The Asian Racing Federation has expressed its concerns over white-labeling services as the federation states that they make it hard to differentiate between legal and illegal gambling sites. “The State of Illegal Betting Report,” an analysis by the ARF, claims that the public has particular problems in distinguishing between legal and illegal sites.

The UKGC Noted That There Are Over 700 White-Label Partners in 2020

Back in 2020, UK’s gambling regulator, the Gambling Commission, noted that there are around 700 white-label partners in the gambling industry. The commission added that this model was becoming popular as it helps operators to bring global exposure to their products.

White-labelling is the process of provisioning a part of the operations of a certain online sportsbook. These operations, which include the license in most cases, are then branded and distributed by a separate website. In some cases, through white-labeling, an entire sportsbook can be provisioned and distributed by a different brand.

There are several advantages that websites experience from white-labeling solutions, one of which is the lower cost needed to set up the business. As the Asian Gaming Brief states, thanks to white-labeling, adverts direct players to mirror websites in Asia, and the sole purpose of these arrangements is to promote illegal betting.

Dr. Sally Gainsbury, an ARF council member, stated that customers are more exposed to gambling harm if they wager at offshore sites, rather than domestic sites that are regulated. This shows that offshore sites present a problem as they are breaking the law by not holding an onshore license.

According to the ARF, online gambling platforms that are licensed by one jurisdiction and accept wagers outside of that jurisdiction are not legal. A report found that out of 534 online casinos and online sportsbooks in 61 jurisdictions, less than 40% are actually licensed and regulated.

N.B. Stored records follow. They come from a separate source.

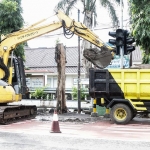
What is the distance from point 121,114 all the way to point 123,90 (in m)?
0.98

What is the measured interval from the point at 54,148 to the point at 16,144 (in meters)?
1.07

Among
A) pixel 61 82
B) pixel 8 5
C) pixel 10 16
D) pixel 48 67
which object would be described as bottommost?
pixel 61 82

In the 94-page report, the ARF outlines the fact that a majority of the operators are taking advantage of the so-called grey markets that operate from Brisbane and Beirut. Sites are classified into three categories; the first category includes licensed and regulated operators, the second category includes licensed, but under-regulated operators and the third category features sites that do not possess a license at all.

Moreover, the report found that two-thirds of the sites that operate in other jurisdictions illegally come from Curacao, Malta, and the Philippines. Finally, it outlined the fact that casino junkets helped fuel the rise of illegal gambling in Asia. Junkets have proven to be quite problematic, especially in Macau, which is why they won’t be able to accept deposits anymore.

Illegal websites are a major problem to players as they are unable to determine which sites are licensed and regulated and which are not. A 2020 report in Sweden found out that only 5% of the customers know how to check the credibility of a gambling operator.

The USA is also facing a similar problem, which is why the American Gaming Association urged the DoJ to crack down on illegal offshore gambling sites. In a letter sent to Attorney General Merrick Garland, AGA stated that it believes that the DoJ is the only entity that can deal with this issue in a proper manner.